Uno schema analogo vale per i senatori. Il taglio ai costi della politica è urgente e necessario, visti i sacrifici chiesti ai cittadini. Naturalmente il parlamento è restio a limitare i suoi privilegi, ma il governo può intervenire con una legge di variazione di bilancio che riduca le dotazioni di camera e senato. Se si moltiplicano le cifre precedenti per il numero di deputati e senatori si arriva a circa cento milioni all’anno.

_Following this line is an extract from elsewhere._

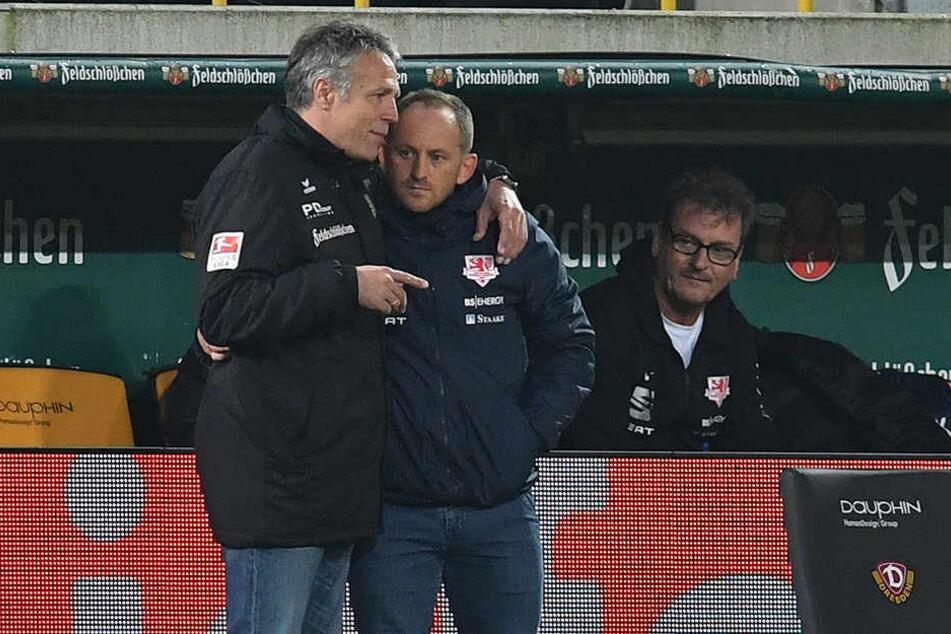 Zwei Ex-Profis unter sich: Beim Hinspiel nahm Dynamo-Trainer Uwe Neuhaus seinen Braunschweiger Kollegen Torsten Lieberknecht wie ein väterlicher Freund in den Arm.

Riducendo l’allocazione complessiva di camera e senato (pari rispettivamente a 993 e 560 milioni) per quella cifra, i due rami del parlamento sarebbero costretti a tagliare drasticamente le componenti accessorie della retribuzione, richiedendo giustificativi per le spese effettivamente sostenute e centralizzando (e regolarizzando) le posizioni lavorative dei collaboratori dei politici, che spesso sono pagati in nero.

Un intervento di questo tipo produrrebbe risparmi relativamente limitati, ma darebbe un forte segnale di discontinuità rispetto ai governi precedenti e renderebbe gli italiani più disponibili ad accettare i sacrifici necessari per ridurre il debito pubblico.